▶ [EXERCISE TEXT]
========

I’d happily have foregone the strings and vocal group, but neither can be heard on “At the Fat Man’s” (1947), where Charlie Shavers doesn’t just arrange and sing, but plays trumpet. Sy Oliver would have been a huge asset as trumpet soloist, but Shavers was the ultimate swing trumpeter. “Tonight I Shall Sleep” is by the 1945 Ellington band with Dorsey as featured trombone solo, with Johnny Hodges on alto almost outdoing him. Ellington’s piano features with the Dorsey band is one of Oliver’s best arrangements, “The Minor Goes Muggin'”: amazing brass, Shavers soloing on top. Rich thrashes. Ellington’s piano was also featured with Dorsey’s band on radio: there’s an amazing “Take the A Train” on Disc 3. Ellington performs the introductory patter much better than TD.

Eight of the radio titles have Sinatra, which might not be the advantage the notes suggest since there’s also a Sinatra-with-TD set advertised.

For some, less comprehensive representation would have been preferable: I mean a set rather of the jazz which was one of several aspects of Dorsey’s performing repertoire. The broadcast recording of “Liebestraum” — TD did like themes from the light classics — substitutes for a studio recording the authoritative Albert McCarthy commended along with (omitted from the present set) a “Hallelujah” with Berigan, Oliver’s “Well, Git It”, and a very early “Tiger Rag” as well as the very late small group “Dirty Dozens” and “Trouble in Mind” with Billy Butterfield on trumpet in a Dixieland style from an otherwise mediocre album. The Bluebird CD Yes Indeed! was ,however, a good selection of the 1939-45 jazz.

McCarthy summed up TD’s last years as a musical decline, with inferior remakes of earlier hits — presumably to hang on to a former public in a period of terminal economic decline for big bands. I wonder what the now elderly sometime trendy young enthusiasts of TD, BG, and uncle Glenn Miller and all will think of the ilk of All Star Orchestra. To judge from the present set, before TD signed Sy Oliver there’s small evidence that he ever really needed a big band for musical purposes. The big bands have generally been associated with the need for a volume of sound necessary in big ballrooms and halls in the absence of later standards of electronic amplification. Which is why nobody complained about Basie and Ellington playing in symphony auditoria, on the grounds which have raised questions about whether, for instance, the Lincoln Center Orchestra could fill the same halls with sound. Bob Wilber’s initial effort to create a repertoire version of the 1938 Benny Goodman band — which didn’t sound too small for the auditorium — probably got flak because critics were expecting the brassier sound of after 1940.

========

▶ [INFORMATION]

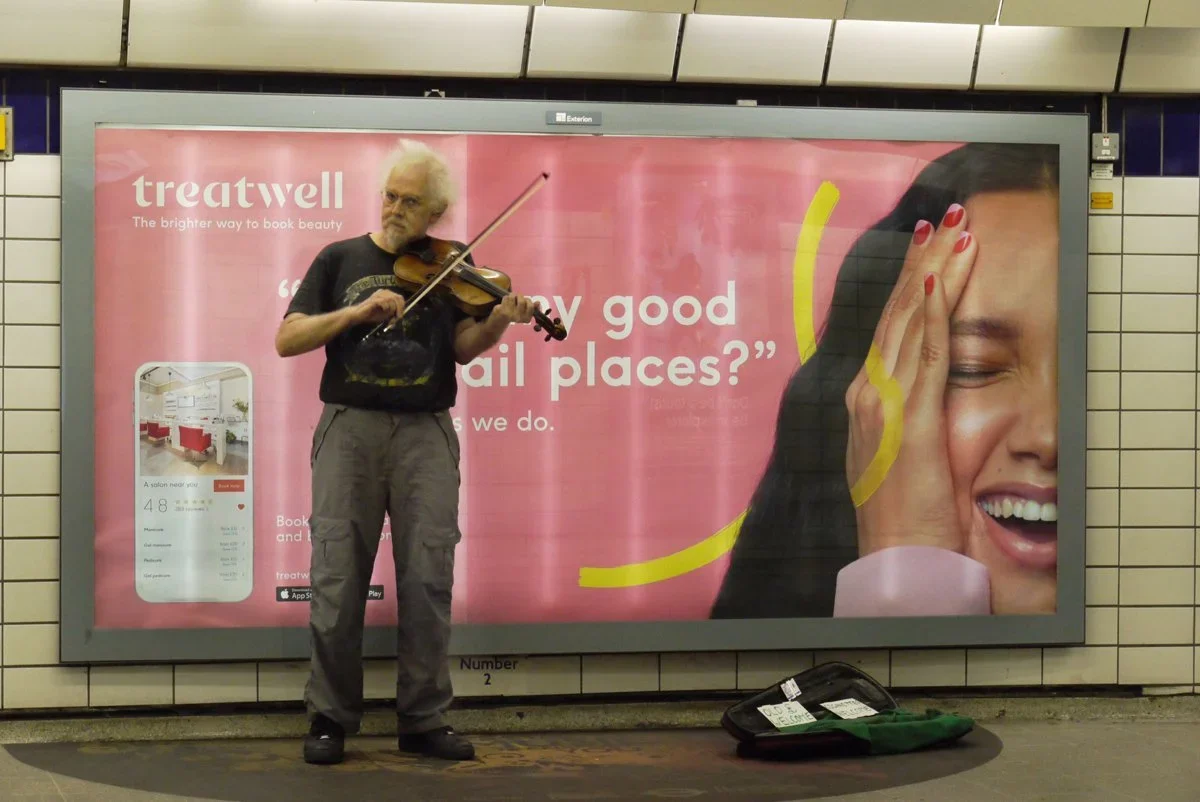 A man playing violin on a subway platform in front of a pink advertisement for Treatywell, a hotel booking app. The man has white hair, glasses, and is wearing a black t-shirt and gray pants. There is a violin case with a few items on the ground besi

========

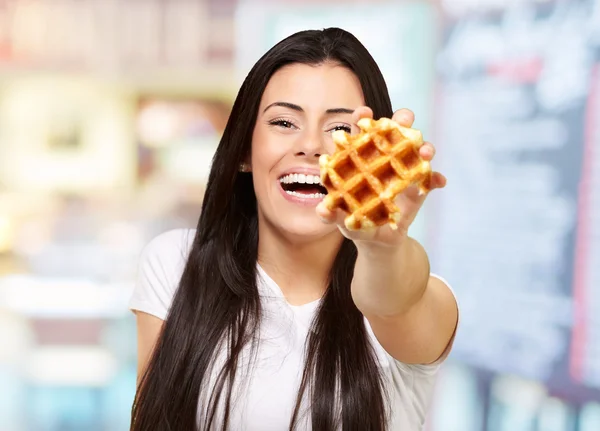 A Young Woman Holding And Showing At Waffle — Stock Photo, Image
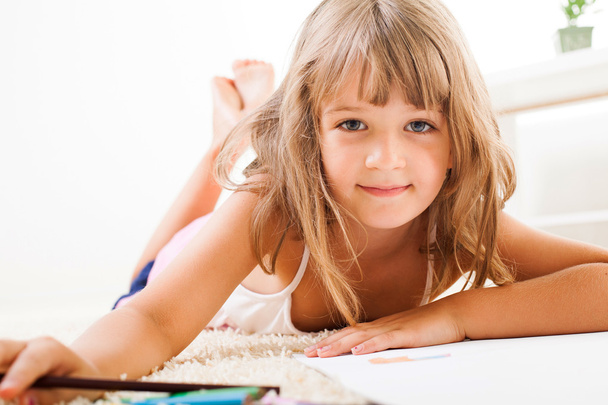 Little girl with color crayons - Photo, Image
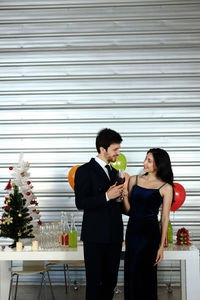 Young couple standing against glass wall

========

▶ [WORK ITEM] In the Dorsey review, transcribe the passage that begins at the words "I’d happily have" and stops after "better than TD.". The records play no part in what is asked here.

▶ [THE ANSWER]
I’d happily have foregone the strings and vocal group, but neither can be heard on “At the Fat Man’s” (1947), where Charlie Shavers doesn’t just arrange and sing, but plays trumpet. Sy Oliver would have been a huge asset as trumpet soloist, but Shavers was the ultimate swing trumpeter. “Tonight I Shall Sleep” is by the 1945 Ellington band with Dorsey as featured trombone solo, with Johnny Hodges on alto almost outdoing him. Ellington’s piano features with the Dorsey band is one of Oliver’s best arrangements, “The Minor Goes Muggin'”: amazing brass, Shavers soloing on top. Rich thrashes. Ellington’s piano was also featured with Dorsey’s band on radio: there’s an amazing “Take the A Train” on Disc 3. Ellington performs the introductory patter much better than TD.